パブリック、プライベート、オンプレミスが混在する世界システム構築の新標準(2/3 ページ)

» 2009年08月06日 08時00分 公開
[谷川耕一,ITmedia]

プライベートクラウドの優位性

 パブリッククラウドのメリットを生かしつつ、デメリットを克服できるのがプライベートクラウドだ。プライベートクラウドは、自社所有のデータセンターなどにクラウドコンピューティング環境を導入し、自社あるいは自社グループで占有して利用する。プライベートクラウドを、将来的なパブリッククラウドへのステップととらえる向きもあるが、むしろ今後主流となる企業ITシステムの新形態と考えるべきであろう。

 プライベートクラウドでは、仮想化技術を駆使した柔軟で俊敏性の高いIT基盤をクラウドコンピューティング環境として用意する。これは少し前のキーワードのグリッドコンピューティング、ユーティリティーコンピューティングとほぼ同じだ。これを自社専用の環境として用意し、ユーザーの要求に応じて柔軟にITリソースを提供する。マルチテナンシーではないので、圧倒的なコストメリットを発揮するのは難しいが、目的ごとにサイロ化した無駄の多いシステム環境を解消し、ITリソースを有効に利用できるメリットがある。

 プライベートクラウドにもパブリッククラウドと同様、俊敏性のメリットがある。一度仕組みが出来上がれば、ユーザーの要求に応じてすぐにIT環境を配布できる。パブリッククラウドのデメリットとして挙げられていた各種セキュリティなどの不安にも、自社専用環境なので容易に対応できる。独自のセキュリティの仕組みを組み込むこともできるのだ。

2つのプライベートクラウド

 プライベートクラウドには、大きく2つの種類がある。1つは、Amazon EC2やMicrosoft Azureなどのようなプラットホームを提供するものだ。ITシステムの研究開発部門での利用や、システムインテグレーターなどが顧客ごとに開発環境を用意する必要がある場合に効果が高い。ECサービスでトラフィックに季節変動があり予測しにくいピーク処理に対応したいときにも、リソースを動的に追加するなどの方法で柔軟に対処できる。

 もう1つの形態が、ユーザーにサービスを提供するものだ。こちらは、SaaS型のサービスを自社専用に用意するイメージだ。例えば、世界中の多くの拠点でビジネスを展開するグローバル企業では、会計や人事などの基幹業務を拠点ごとに処理するのではなく、どこか1カ所に世界中の業務をカバーするシェアードサービスセンターを設置すると効率が良い。

 このシェアードサービスセンターの仕組みを、クラウドコンピューティング技術で構築すれば、サービス型のプライベートクラウドが出来上がるのだ。

 この場合は、できれば1企業内だけでなく、グループ内の複数企業で利用すればマルチテナンシー効果が出て、コストメリットが大きくなる。
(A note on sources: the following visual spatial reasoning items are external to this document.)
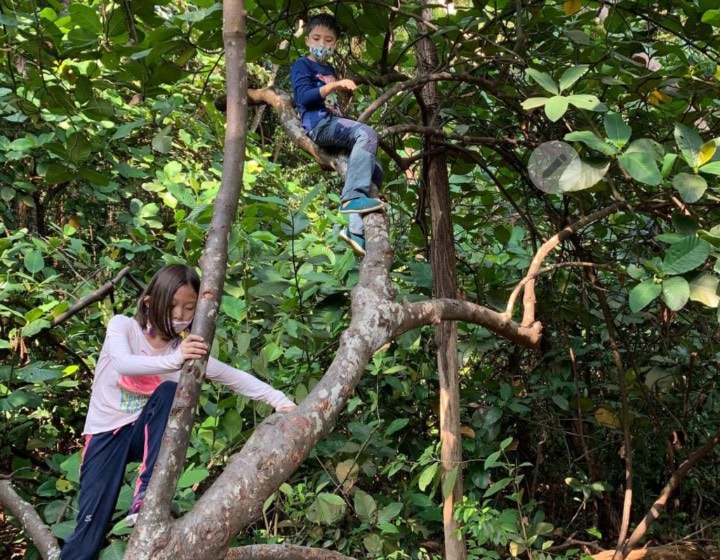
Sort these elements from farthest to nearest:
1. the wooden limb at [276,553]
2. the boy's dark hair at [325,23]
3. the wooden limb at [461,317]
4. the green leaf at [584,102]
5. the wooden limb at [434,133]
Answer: the boy's dark hair at [325,23] → the wooden limb at [434,133] → the green leaf at [584,102] → the wooden limb at [461,317] → the wooden limb at [276,553]

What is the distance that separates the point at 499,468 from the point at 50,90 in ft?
7.20

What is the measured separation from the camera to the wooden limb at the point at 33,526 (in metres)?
1.56

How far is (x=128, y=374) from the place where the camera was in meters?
1.56

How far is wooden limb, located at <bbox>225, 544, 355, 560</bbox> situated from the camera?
3.92ft

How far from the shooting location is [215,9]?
1.73 metres

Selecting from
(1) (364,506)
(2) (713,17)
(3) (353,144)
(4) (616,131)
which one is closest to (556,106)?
(4) (616,131)

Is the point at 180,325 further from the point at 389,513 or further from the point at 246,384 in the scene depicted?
the point at 389,513

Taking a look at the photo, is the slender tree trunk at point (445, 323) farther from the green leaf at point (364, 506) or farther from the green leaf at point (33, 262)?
the green leaf at point (33, 262)

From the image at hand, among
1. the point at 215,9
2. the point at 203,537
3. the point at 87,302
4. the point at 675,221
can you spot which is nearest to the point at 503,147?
the point at 675,221

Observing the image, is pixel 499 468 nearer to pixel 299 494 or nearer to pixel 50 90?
pixel 299 494

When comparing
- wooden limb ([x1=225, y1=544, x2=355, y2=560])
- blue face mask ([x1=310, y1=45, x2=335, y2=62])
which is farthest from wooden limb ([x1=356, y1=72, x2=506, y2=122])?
wooden limb ([x1=225, y1=544, x2=355, y2=560])

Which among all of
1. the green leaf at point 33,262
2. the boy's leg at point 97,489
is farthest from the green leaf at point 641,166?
the green leaf at point 33,262

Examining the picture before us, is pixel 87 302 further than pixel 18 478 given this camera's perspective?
Yes

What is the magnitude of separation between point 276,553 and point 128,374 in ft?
1.76
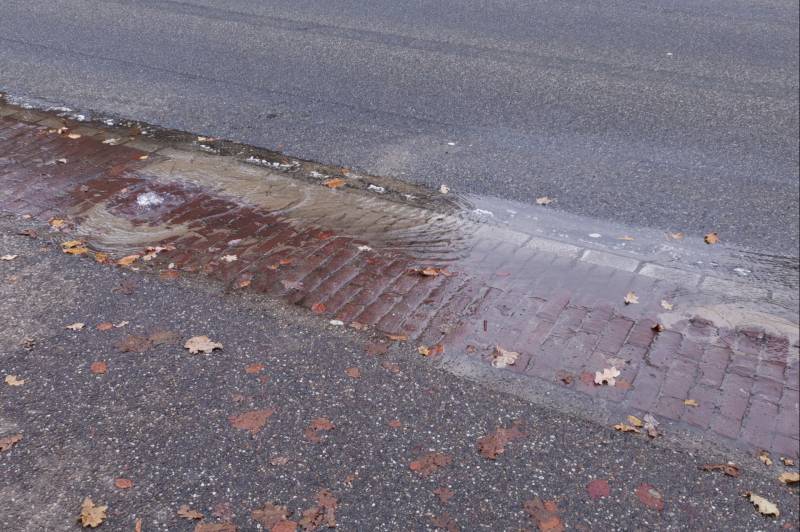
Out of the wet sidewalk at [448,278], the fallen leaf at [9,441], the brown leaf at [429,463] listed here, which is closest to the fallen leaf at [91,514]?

取引先などの関連企業にも一部サービスを公開することで、より迅速で正確な取引環境が実現する。将来的には、プライベートクラウドが業界内クラウドなどに発展する可能性もある。

 前者のプラットホーム型としては、米HPや米IBMなどの大手ITベンダーが自社の研究開発部門などで利用するIT環境をプライベートクラウドで実現し、効果を上げている。単に仮想化したサーバリソースだけでなく、データベースやJavaの実行環境なども、申請すればすぐに手に入れられるようになっている。従来のように個々にサーバを購入しセットアップする無駄も減り、時間とコストの大幅な削減がなされている。
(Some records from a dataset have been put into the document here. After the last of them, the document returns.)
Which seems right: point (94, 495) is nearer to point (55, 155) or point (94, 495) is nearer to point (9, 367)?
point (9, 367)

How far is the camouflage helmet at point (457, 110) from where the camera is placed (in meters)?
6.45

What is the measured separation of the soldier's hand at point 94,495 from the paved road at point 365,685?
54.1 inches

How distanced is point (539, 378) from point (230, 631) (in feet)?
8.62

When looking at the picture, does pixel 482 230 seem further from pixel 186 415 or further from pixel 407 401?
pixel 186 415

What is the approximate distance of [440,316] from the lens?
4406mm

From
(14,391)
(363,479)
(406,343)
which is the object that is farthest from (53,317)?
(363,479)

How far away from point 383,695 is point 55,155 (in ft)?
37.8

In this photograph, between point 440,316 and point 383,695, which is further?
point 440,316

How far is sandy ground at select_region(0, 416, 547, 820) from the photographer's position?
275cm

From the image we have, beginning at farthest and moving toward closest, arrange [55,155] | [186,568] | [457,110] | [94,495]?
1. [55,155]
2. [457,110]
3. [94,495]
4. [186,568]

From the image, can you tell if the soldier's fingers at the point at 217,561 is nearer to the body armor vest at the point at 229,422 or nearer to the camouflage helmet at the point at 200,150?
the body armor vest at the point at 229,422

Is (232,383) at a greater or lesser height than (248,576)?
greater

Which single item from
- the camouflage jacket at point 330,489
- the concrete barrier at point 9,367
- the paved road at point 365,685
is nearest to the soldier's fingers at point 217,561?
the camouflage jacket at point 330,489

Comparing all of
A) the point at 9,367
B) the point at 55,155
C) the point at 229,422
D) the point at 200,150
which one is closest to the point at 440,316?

 サービス型の成功事例としては、Oracleのシェアードサービスセンターが有名だ。Oracleには、世界中に散らばる145カ国に上る拠点がある。各拠点は全世界で共通の1つのシェアードサービスセンターに基幹系業務を集約し、共通のシステム基盤を活用してグローバルで標準のプロセスに沿って業務を展開している。シェアードサービスセンター化により、Oracleでは世界で年間1000億円規模のコスト削減を実現している。